You can't visit Houston and not pay a visit to NASA, can you? Well, I couldn't. The immortal line "Houston, we have a problem" is ingrained in the minds of pretty much anyone who was alive at the end of the last century. Space and Houston go together like peas and carrots.
Nevertheless, it felt like a bit of a waste of a sunny day as we climbed in the car and drove out of the city center to the space center. It was blisteringly hot, and we were queuing to get into a dark building. But excitement started to build for me and my kids as we stood in line and saw the astronaut and rocket models lining the path. And in the end, we were all delighted we'd made the effort to go.
We had pre-booked tickets online to save some dollars and as a bonus, this meant that we were ushered into a different, shorter line when we arrived at the center. After scanning our bar codes, we were given an opportunity to stow bags and other possessions in lockers and then we hopped into a golf cart-style land train to be driven around the vast site. The NASA experience is quite tightly regimented, at least at first; you get an organized tour before you're allowed free reign on the museum exhibits.

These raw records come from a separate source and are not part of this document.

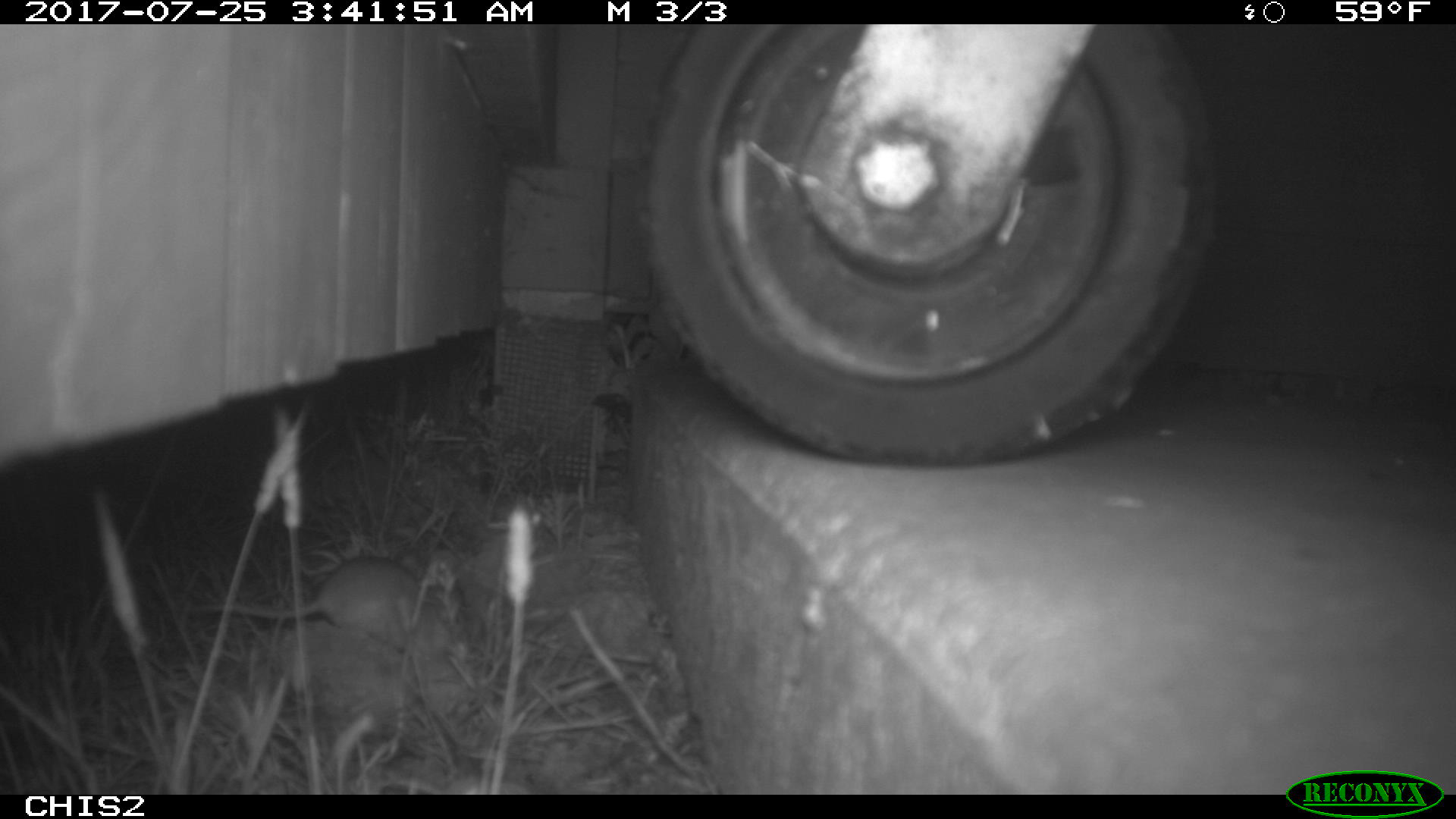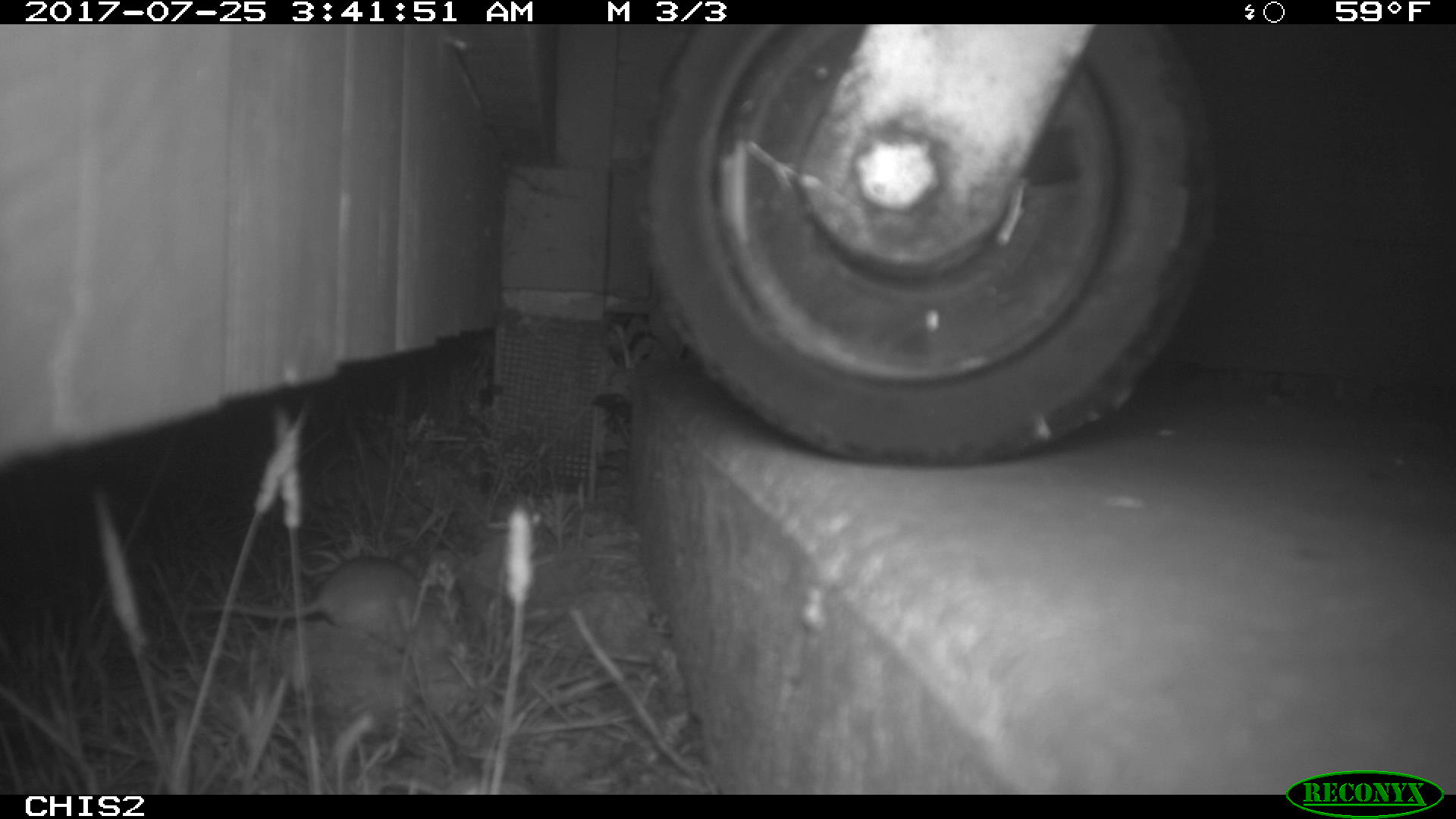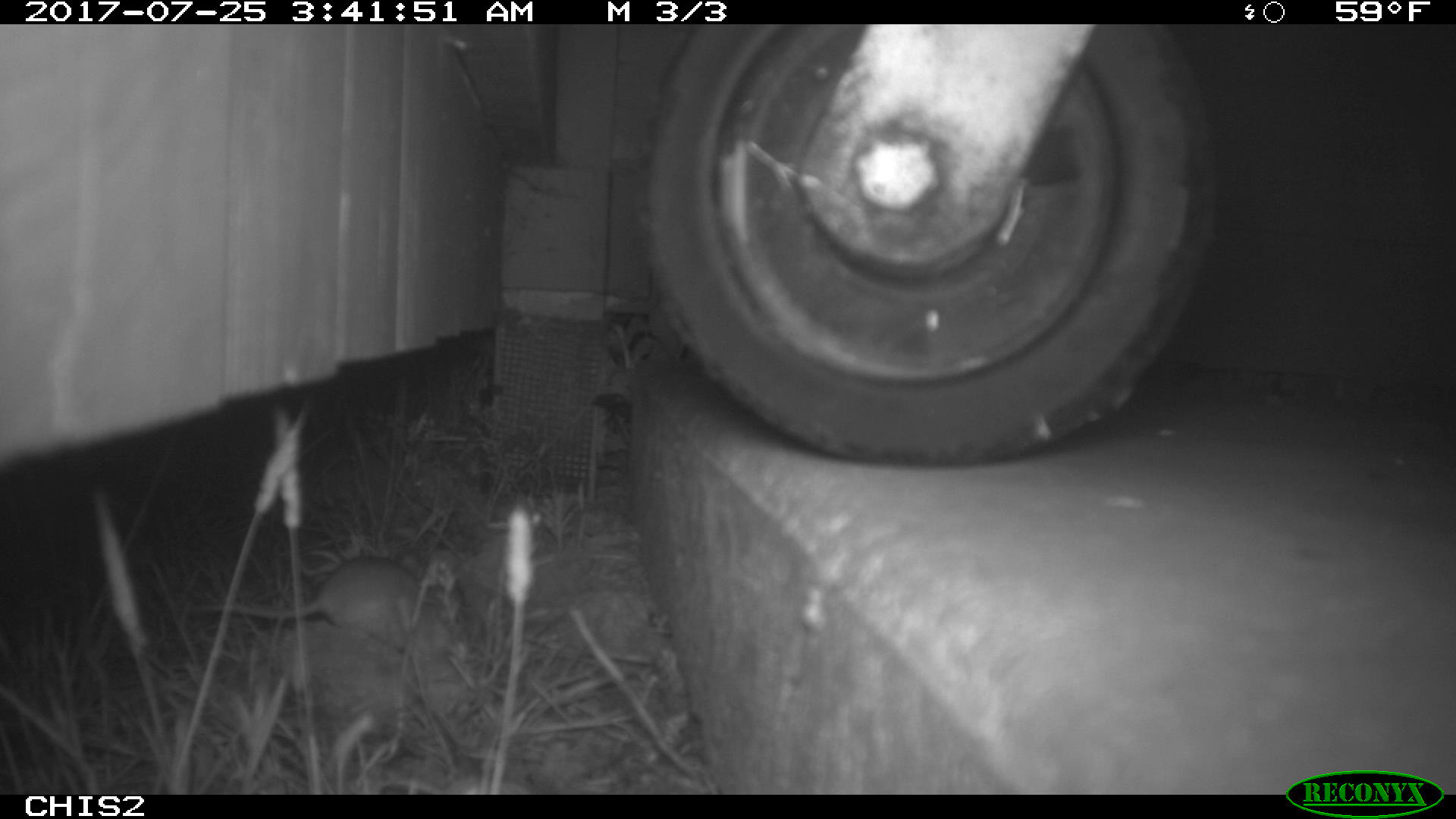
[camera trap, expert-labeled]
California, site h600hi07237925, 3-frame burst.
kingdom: Animalia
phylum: Chordata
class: Mammalia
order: Rodentia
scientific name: Rodentia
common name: rodent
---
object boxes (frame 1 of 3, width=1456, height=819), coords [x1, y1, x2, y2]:
rodent: [191, 556, 450, 659]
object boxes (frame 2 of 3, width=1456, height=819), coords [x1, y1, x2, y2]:
rodent: [183, 555, 459, 657]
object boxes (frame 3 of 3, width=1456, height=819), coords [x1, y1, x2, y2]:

As we were driven around the grounds, the driver pointed out various points of interest, such as the location of the training colleges. We then filed into a "Mission Control" center, where we watched a demonstration of a countdown to launch and had our minds blown by all the procedures involved (and everything that could go wrong).
Back in the cart train, we were taken to a hangar to view real-life rockets and launchers. This bit was completely awe-inspiring. The idea of flying in the sky in these things, let alone being propelled into outer space in such tiny metal containers, messed with my sense of bravery and logic. I felt certain I'd never be able to do it. (Just as well I didn't ever want to be an astronaut, I guess).
After the hangar, it was back to the main building, where the children enjoyed touching real moon rock, some surprisingly well-priced sandwiches in the cafeteria (I'm told the clam chowder in that cafeteria is out of this world, but it was too hot a day for me to want to try it), and various simulations and rides. We could have spent a lot longer in this museum part of the center, but our companions had a toddler who was tiring by this stage, so after buying some NASA hoodies and T-shirts in the gift shop to take home to the UK, we reluctantly took our leave. We had been at the center for about five hours, but it felt like half an hour.
So there you have it: even on a hot sunny day when it feels like going to a museum would be a pointless endeavor, NASA is still a fun day out for all the family. The tickets aren't cheap, but booking online makes them a bit cheaper. And try the clam chowder, apparently!